After downgrade to systemd-248.6 "my" can reach all pc on my local network, and "my" is reachable from all pcs. Unfortunately, systemd-248.6 is no longer in the gentoo repository, making downgrading a little more complicated now.

I think, this is a systemd bug.

This is the network configuration for "my":

/etc/systemd/network/MyBridge.netdev:

```
[NetDev]

Name=br0

Kind=bridge
```

/etc/systemd/network/MyBridge.network

```
[Match]

Name=br0

[Network]

DHCP=ipv4

LinkLocalAddressing=no

IPv6AcceptRA=no
```

/etc/systemd/network/MyEnps.network 

```
[Match]

Name=enp1s0 enp4s0

[Network]

Bridge=br0

```

Any ideas?

----------

## alamahant

 *Sherban wrote:*   

> 
> 
> /etc/systemd/network/MyBridge.network
> 
> Code:
> ...

 

Try it with static ip

```

[Match]

Name=br0

[Network]

Address=10.1.10.9/24

Gateway=10.1.10.1

DNS=10.1.10.1

LinkLocalAddressing=no

IPv6AcceptRA=no

```

Maybe also missing iptables kernel .config

Are you maybe trying to create a bond or a team?

What is the purpose of the bridge?

What you are describing sounds like a routing conflict like when you assign default gateway to more than one iface.

----------

## Sherban

Thanks for your reply, using a static IP does work. But why?

My setup should be generally correcly configured, it worked with systemd-248.6.

Specifically I don't have iptables in my kernel .config, and I think I don't need it, because "my" is not filtering anything.

I want a bridge (and not bonding) because "my" and "ny" are remote (in my garage) and I have only one LAN port there available (and don't want to add a switch there).

"my" has four interfaces, so I connect "my" (enp1s0) to the LAN port, and "ny" to the bridged enp4s0 interface of "my".

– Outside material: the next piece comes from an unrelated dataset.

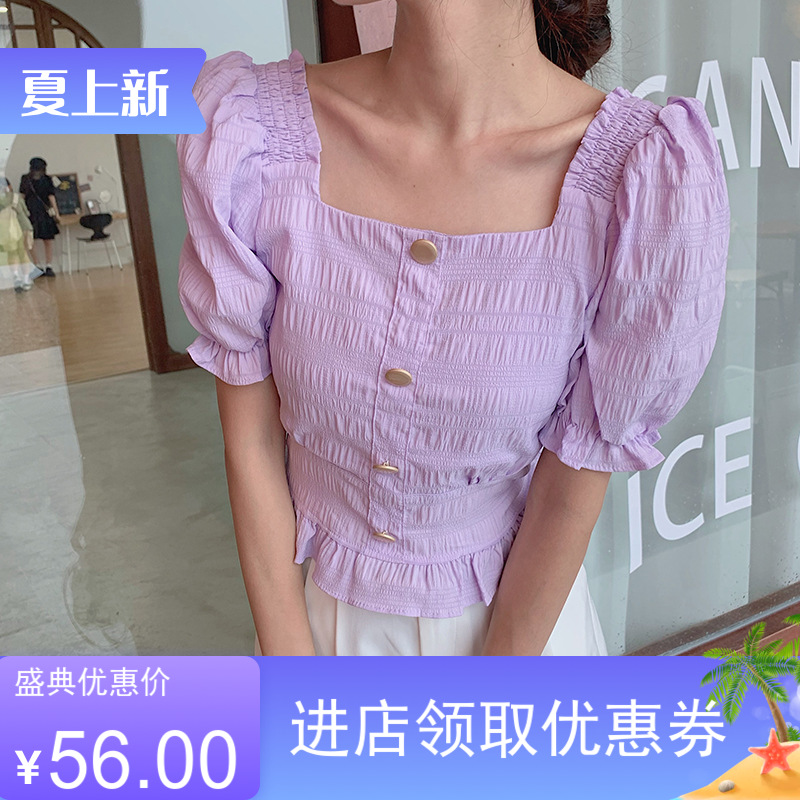 2020 purple new French square neck short top with slim waist and wrinkled back Short Sleeve Chiffon shirt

This is the routing table of "my" with static IP for the bridge:

```
Kernel IP Routentabelle

Ziel            Router          Genmask         Flags Metric Ref    Use Iface

default         xi.sasthei.de.1 0.0.0.0         UG    0      0        0 br0

default         xi.sasthei.de.1 0.0.0.0         UG    1002   0        0 enp1s0

192.168.14.0    0.0.0.0         255.255.255.224 U     0      0        0 br0

192.168.14.0    0.0.0.0         255.255.255.224 U     1002   0        0 enp1s0

```

And this ist the routing table of "my" with DHCP for the bridge (is identical for both systemd 248.6 and systemd-149.4):

```
Kernel IP Routentabelle

Ziel            Router          Genmask         Flags Metric Ref    Use Iface

default         xi.sasthei.de.1 0.0.0.0         UG    1002   0        0 enp1s0

default         xi.sasthei.de.1 0.0.0.0         UG    1024   0        0 br0

192.168.14.0    0.0.0.0         255.255.255.224 U     1002   0        0 enp1s0

192.168.14.0    0.0.0.0         255.255.255.224 U     1024   0        0 br0

xi.sasthei.de.1 0.0.0.0         255.255.255.255 UH    1024   0        0 br0
```

Anything wrong with that? And systemd now handles my faulty routing "correctly"?

----------

## alamahant

 *Quote:*   

> 
> 
> default         xi.sasthei.de.1 0.0.0.0         UG    1002   0        0 enp1s0
> 
> default         xi.sasthei.de.1 0.0.0.0         UG    1024   0        0 br0
> ...

 

This is your problem.

2 default gateway for the same network.It should ONLY be one.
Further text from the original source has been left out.